The only bit of conspicuous consumption I remember was his brand new Lexus car. But that was a joke too, because he hadn’t the faintest idea what any of its many flashing lights meant or how to control them. He enjoyed the car much more after his puppy, a staggeringly ugly bull terrier (the white kind with pink eyes), chewed up the interior and disabled most of the car’s futuristic functions.
His passion for PG Wodehouse was well known, but I did not realise he was quite so obsessive about typewriters. He had shelves of them and not surprisingly he was an unenthusiastic convert to word processors. Writing shortly after he and his wife Nancy had left West Dorset, he reported that he had consigned his Macintosh and his Laserwriter to a far room “where (DV) they will grow mould upon their ‘memories’ and strange insects wax fat upon their floppy disks.” “Beware, Anna,” he said, “beware the ease with which one edits on the word processor beast. Stick to your Adler and your Olympia, I beseech you.” It was typical, of course, that he had clocked my two typewriters the very first time he came to our house.

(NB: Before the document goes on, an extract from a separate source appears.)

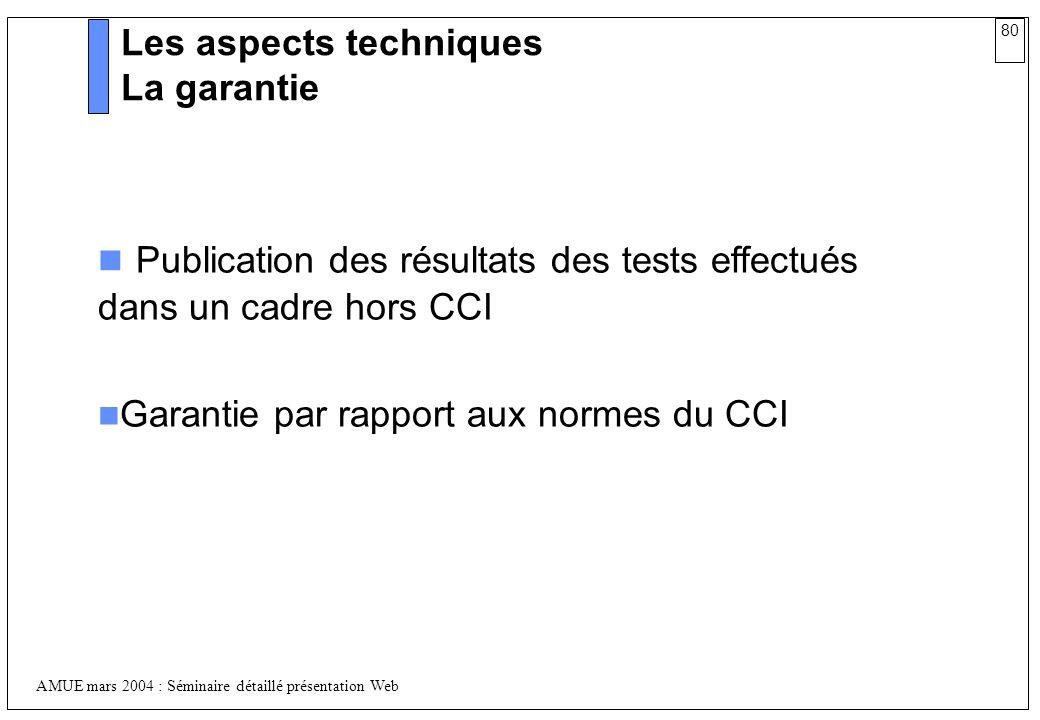 80 AMUE mars 2004 : Séminaire détaillé présentation Web Les aspects techniques La garantie Publication des résultats des tests effectués dans un cadre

He also had a mania for roses, which had begun in Cambridge before he arrived in our neck of the woods. For several years he dug and double dug and dumped heroic quantities of manure into trenches. “I suppose,” he said in an article I commissioned from him about his new-found mania for gardening, “I have over a thousand roses and there was a time when I could escort visitors proudly round the garden. Now though, you may find me pacing among the survivors of the Great Black Spot battle like some general consoling the walking wounded.”
He never wanted to talk about his work, and he got tired of people inviting him out because they thought he would be funny. He was fantastically funny, but it was a humour fuelled by his highly developed sense of the ridiculous, and that didn’t spark to order. In company that he didn’t know he could be curiously shy, lurking, looming in the doorway of a room, like a man summoning up courage to dive into dangerous rapids. But he loved gossip and you found yourself storing up things you’d seen that you thought he’d like.
By May 1986 the Sharpes were back in Cambridge where, he announced in a letter, he had “bought a house that is as awful in its own way” as the one they’d had in Bridport. At that time, I had a writing place in Burghley Park in Stamford and from time to time Tom would loom up unannounced in front of the study window and take me for lunch at The George.
The unannouncedness was part of the charm. I can’t see him enjoying the mobile phone any more than he enjoyed word processors. But I remember him as an intensely loyal man, a friend we will never forget. And, underneath the careful carapace he constructed round himself, a romantic.